# Work instruction
Those lines of the material below that fall between its first line and the line with "Jenny Packham - Spring", both included, are to be repeated exactly.

# Data provided
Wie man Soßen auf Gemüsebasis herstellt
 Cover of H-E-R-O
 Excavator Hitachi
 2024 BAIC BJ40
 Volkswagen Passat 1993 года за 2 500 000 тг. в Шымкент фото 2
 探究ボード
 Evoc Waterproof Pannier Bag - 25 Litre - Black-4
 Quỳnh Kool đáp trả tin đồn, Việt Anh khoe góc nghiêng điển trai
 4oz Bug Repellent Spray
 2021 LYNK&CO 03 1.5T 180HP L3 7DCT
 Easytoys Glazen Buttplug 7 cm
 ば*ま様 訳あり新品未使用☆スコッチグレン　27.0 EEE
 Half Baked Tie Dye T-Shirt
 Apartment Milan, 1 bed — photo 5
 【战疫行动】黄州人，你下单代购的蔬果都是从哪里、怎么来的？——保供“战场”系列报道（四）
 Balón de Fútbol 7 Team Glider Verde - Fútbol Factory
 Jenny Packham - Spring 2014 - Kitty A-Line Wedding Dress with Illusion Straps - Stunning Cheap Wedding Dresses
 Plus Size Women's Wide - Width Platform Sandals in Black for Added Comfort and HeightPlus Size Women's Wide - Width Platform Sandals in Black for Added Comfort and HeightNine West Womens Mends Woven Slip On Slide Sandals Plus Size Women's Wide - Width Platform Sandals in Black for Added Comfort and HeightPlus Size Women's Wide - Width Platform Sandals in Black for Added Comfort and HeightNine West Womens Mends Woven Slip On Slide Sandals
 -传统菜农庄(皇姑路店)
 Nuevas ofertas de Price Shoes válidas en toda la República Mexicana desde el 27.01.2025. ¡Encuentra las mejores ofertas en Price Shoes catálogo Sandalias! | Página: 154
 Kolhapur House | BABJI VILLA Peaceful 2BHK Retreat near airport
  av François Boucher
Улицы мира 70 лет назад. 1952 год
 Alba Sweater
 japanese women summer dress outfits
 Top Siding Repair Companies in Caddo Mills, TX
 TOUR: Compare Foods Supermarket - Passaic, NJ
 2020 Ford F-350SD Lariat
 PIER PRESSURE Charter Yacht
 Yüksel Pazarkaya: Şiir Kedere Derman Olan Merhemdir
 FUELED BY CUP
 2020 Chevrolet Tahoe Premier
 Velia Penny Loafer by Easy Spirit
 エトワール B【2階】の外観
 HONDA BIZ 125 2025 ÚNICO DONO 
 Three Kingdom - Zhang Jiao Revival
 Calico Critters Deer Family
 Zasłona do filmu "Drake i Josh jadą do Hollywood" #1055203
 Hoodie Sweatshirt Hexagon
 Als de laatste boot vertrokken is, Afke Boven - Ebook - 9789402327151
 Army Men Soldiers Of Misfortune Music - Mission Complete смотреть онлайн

# Answer space
Wie man Soßen auf Gemüsebasis herstellt
 Cover of H-E-R-O
 Excavator Hitachi
 2024 BAIC BJ40
 Volkswagen Passat 1993 года за 2 500 000 тг. в Шымкент фото 2
 探究ボード
 Evoc Waterproof Pannier Bag - 25 Litre - Black-4
 Quỳnh Kool đáp trả tin đồn, Việt Anh khoe góc nghiêng điển trai
 4oz Bug Repellent Spray
 2021 LYNK&CO 03 1.5T 180HP L3 7DCT
 Easytoys Glazen Buttplug 7 cm
 ば*ま様 訳あり新品未使用☆スコッチグレン　27.0 EEE
 Half Baked Tie Dye T-Shirt
 Apartment Milan, 1 bed — photo 5
 【战疫行动】黄州人，你下单代购的蔬果都是从哪里、怎么来的？——保供“战场”系列报道（四）
 Balón de Fútbol 7 Team Glider Verde - Fútbol Factory
 Jenny Packham - Spring 2014 - Kitty A-Line Wedding Dress with Illusion Straps - Stunning Cheap Wedding Dresses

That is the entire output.